Searching a Dockerfile to start with

Hi,

I’m confused with all the Dockerfiles. I’m searching a Dockerfile for customization. Most of the Dockerfiles are producung images you can’t log into. No default password. When doing docker exec -it image bash, I don’t get a root shell. So using normal /etc/password is good enough. No special things. The problem is that the images are building (except the alpine which is completly buggy) and then no explanation how to follow up. For example the docker demo is ok

Any advice to start with. The jupyterhub dockumentation did not help me at all. The purpos is to create a plain docker image I can customize for using in kubernetes. - No- the helm chart is not an option, it’s buggy as well.

Thanks to everybody giving me some hints

Yes, it’s not completely trivial to get going with a custom Docker image.

Here’s one of the repos that I use to build on top of the default jupyter/base-notebook image:

In particular, have a look at nipraxis-images/Dockerfile at 502ac0add95b09216856b74888c20daf22ea88f6 · nipraxis/nipraxis-images · GitHub .

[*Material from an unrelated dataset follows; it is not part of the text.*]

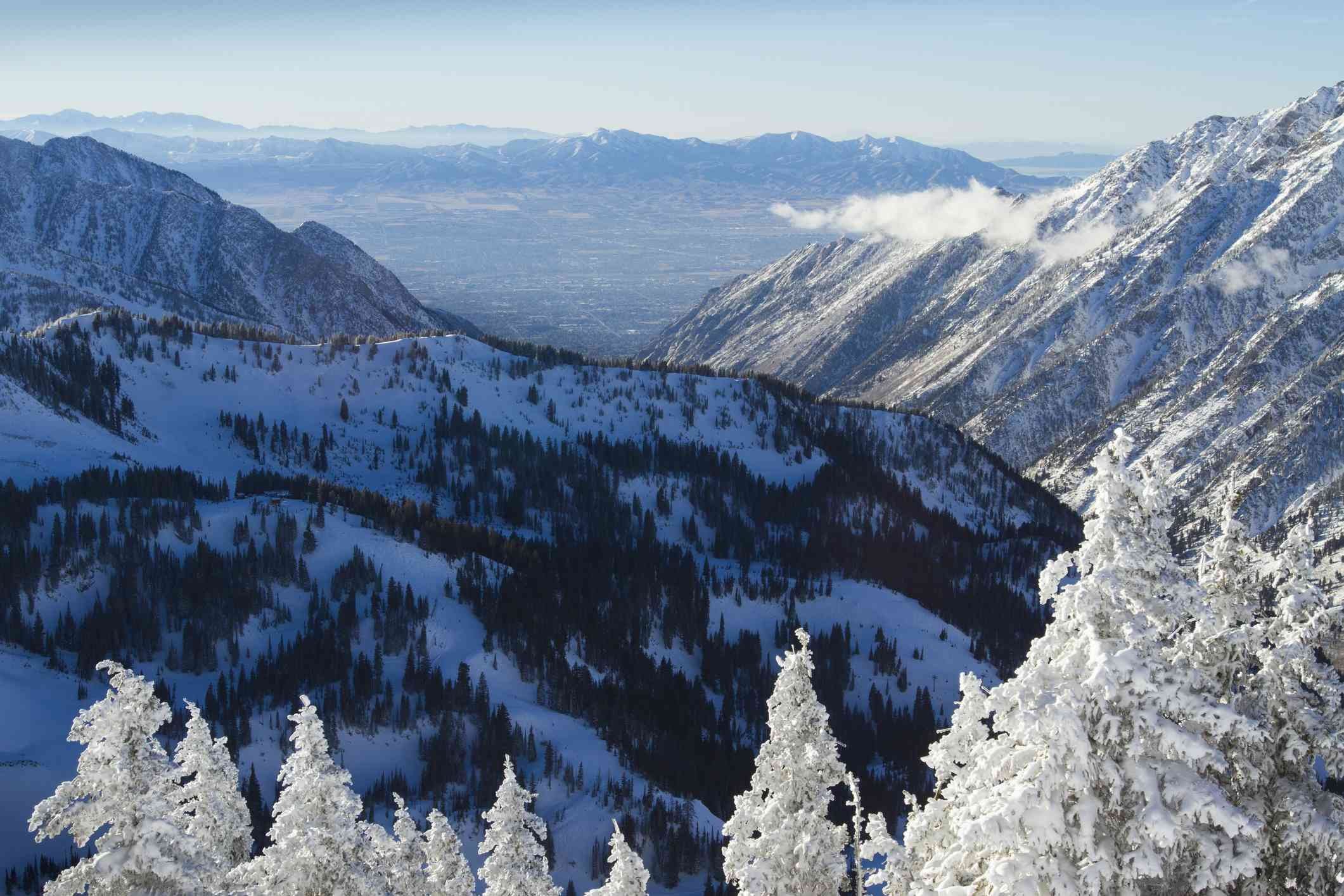 Wasatch Mountains in Winter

It’s true, that, by default, you can’t start a shell as root, but see the instructions in:

to start a sudo-capable shell in the built Docker image.

2 Likes

First, thank you very much for sharing this information. I will try it out.
I’m running a private docker registry in a custom kubernetes cluster. So no cloud provider required. This is tested and works.

The jupyterhub helm chart is not able to support that, - and slim documented. so that’s why I work with handmade yaml files.

I also have handmade manifest. Before you content, the problem was the spawner, that did not worked out. Anyway, I’m happy to try your solution.

Okay, so here the Dockerfile of nipraxis-hub explains the game:

You take a:

  1. ubuntu base image
    2 install a base jupyter note book to it
    This is the base the project starts, then
  2. a Enhance as user root the ubuntu system and install:
  • some system tools: dns curl etc
  • npm, yarn required for jupyterhub
  • then install what is called theia by copy package.json and install it with yarn
  1. b change to user $NB_USER which is ofthen jovyan
  • install python local to this user

  • install juypeter extension (so here you may add additional ones)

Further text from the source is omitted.